Records to process Block Start
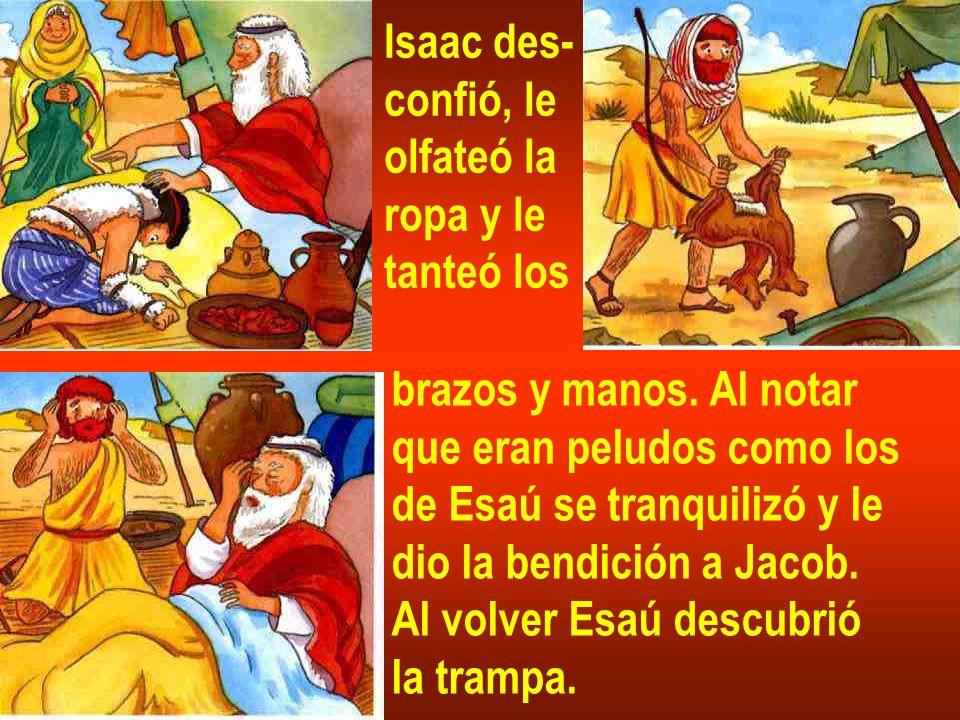 brazos y manos. Al notar que eran peludos como los de Esaú se tranquilizó y le dio la bendición a Jacob. Al volver Esaú descubrió la trampa. Isaac des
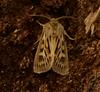Mosebunkeugle (Cerapteryx graminis)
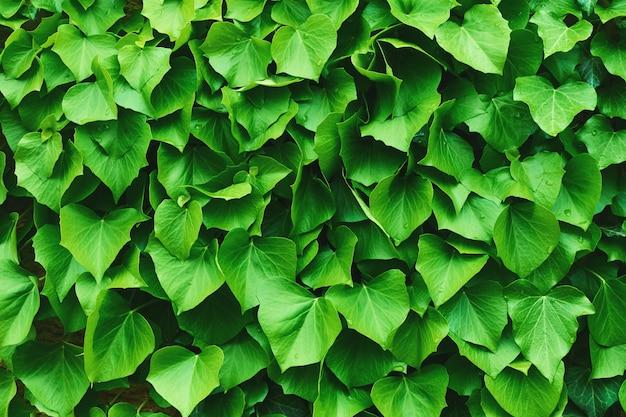 Feuilles vertes tropicales texture organique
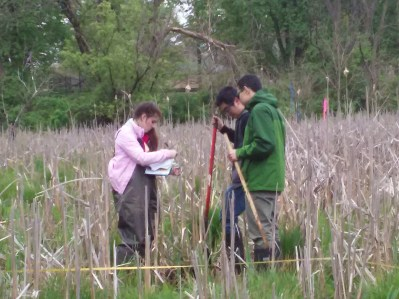 Collecting data along upland-wetland transects.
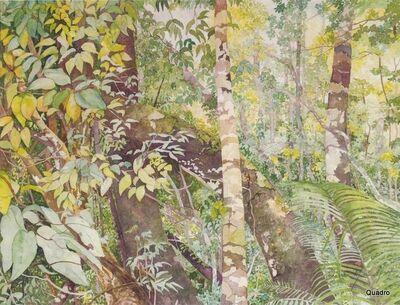 Dircea Mountfort, 'Amazonas - Floresta Adentro'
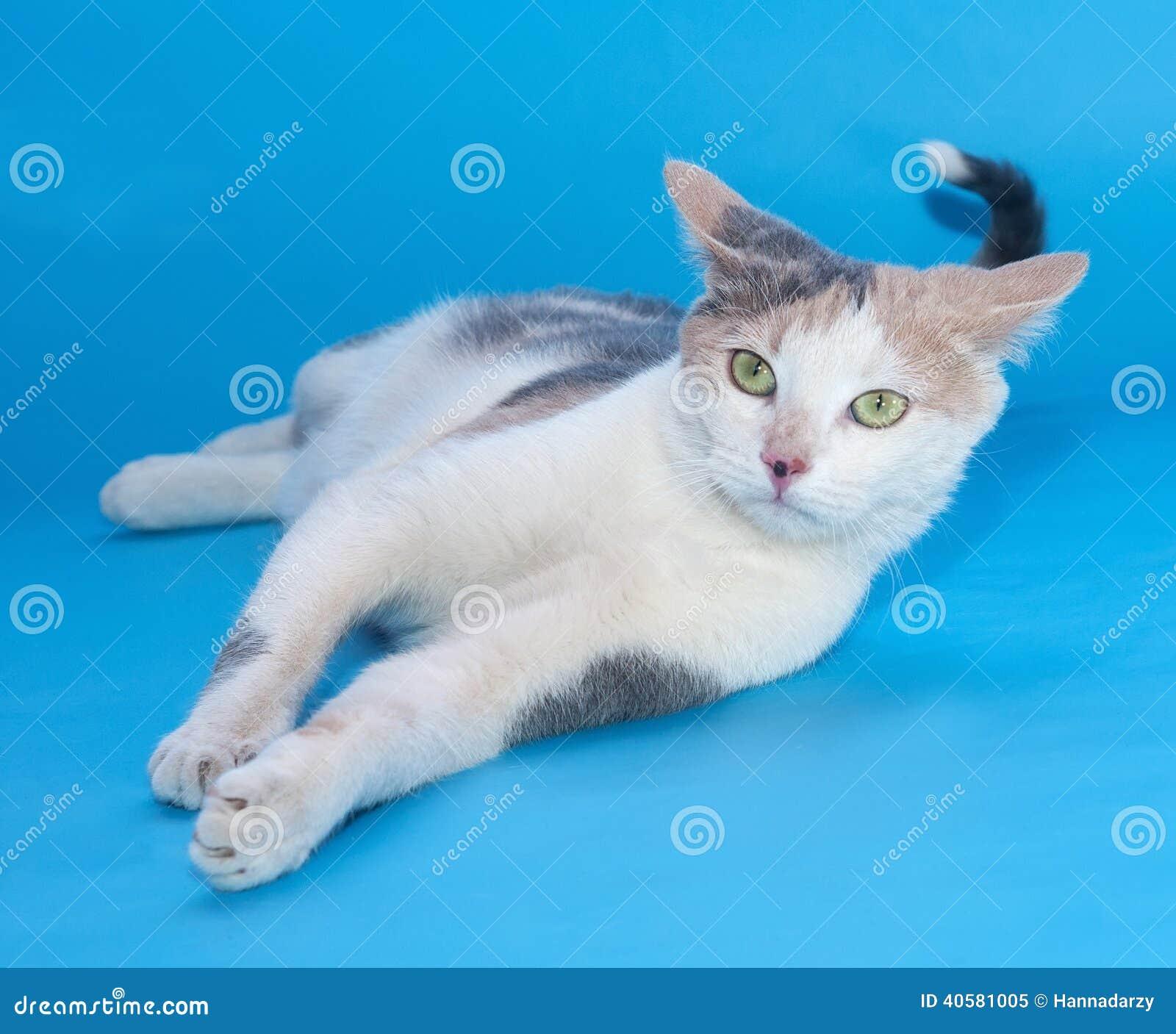 Белые лож кота делая стороны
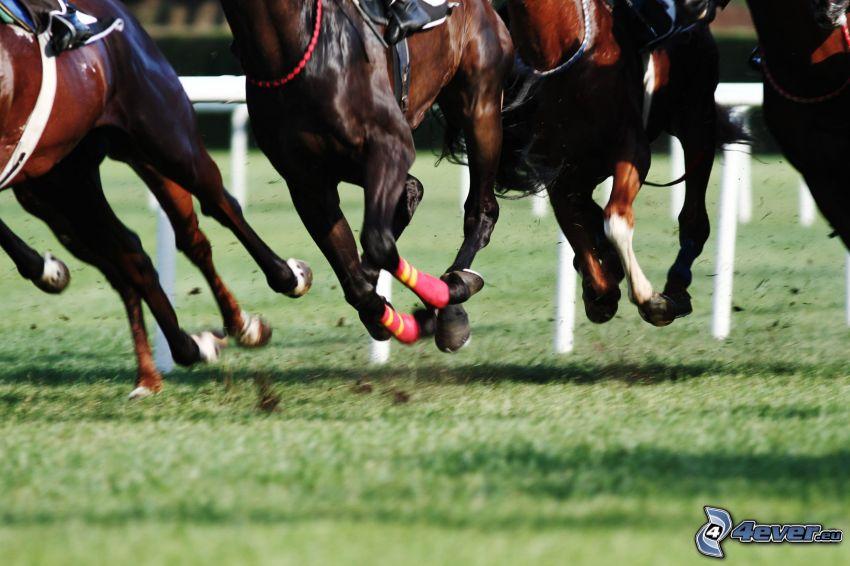 horse racing, horses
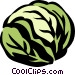 cabbage Vector Clipart graphic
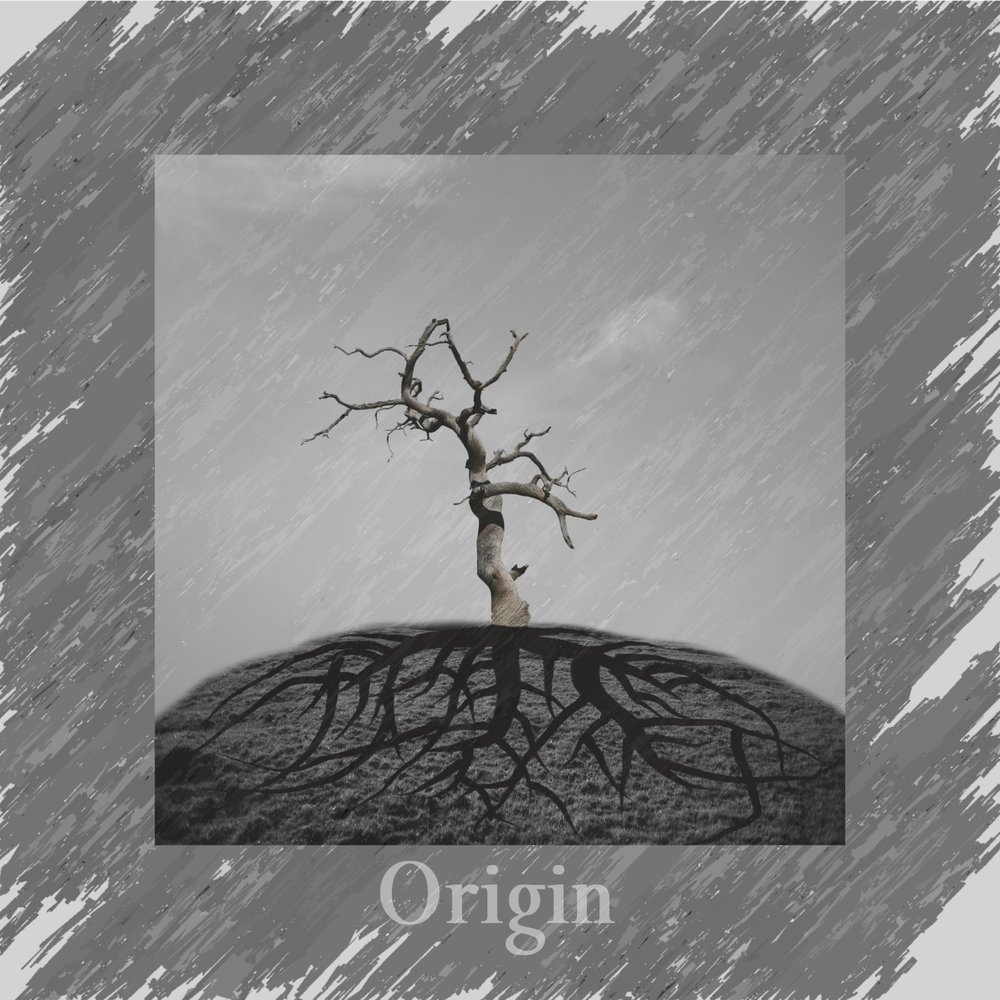 Origin - A pure melodic metal album. Hard riffs, punchy drums, and symphonic elements.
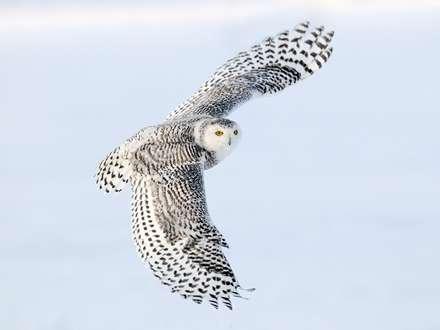 جغد برفي در حال پرواز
Records to process Block End
● **Work instruction**: Output the entries verbatim but drop the images.

● **Result of the task**:
 brazos y manos. Al notar que eran peludos como los de Esaú se tranquilizó y le dio la bendición a Jacob. Al volver Esaú descubrió la trampa. Isaac des
Mosebunkeugle (Cerapteryx graminis)
 Feuilles vertes tropicales texture organique
 Collecting data along upland-wetland transects.
 Dircea Mountfort, 'Amazonas - Floresta Adentro'
 Белые лож кота делая стороны
 horse racing, horses
 cabbage Vector Clipart graphic
 Origin - A pure melodic metal album. Hard riffs, punchy drums, and symphonic elements.
 جغد برفي در حال پرواز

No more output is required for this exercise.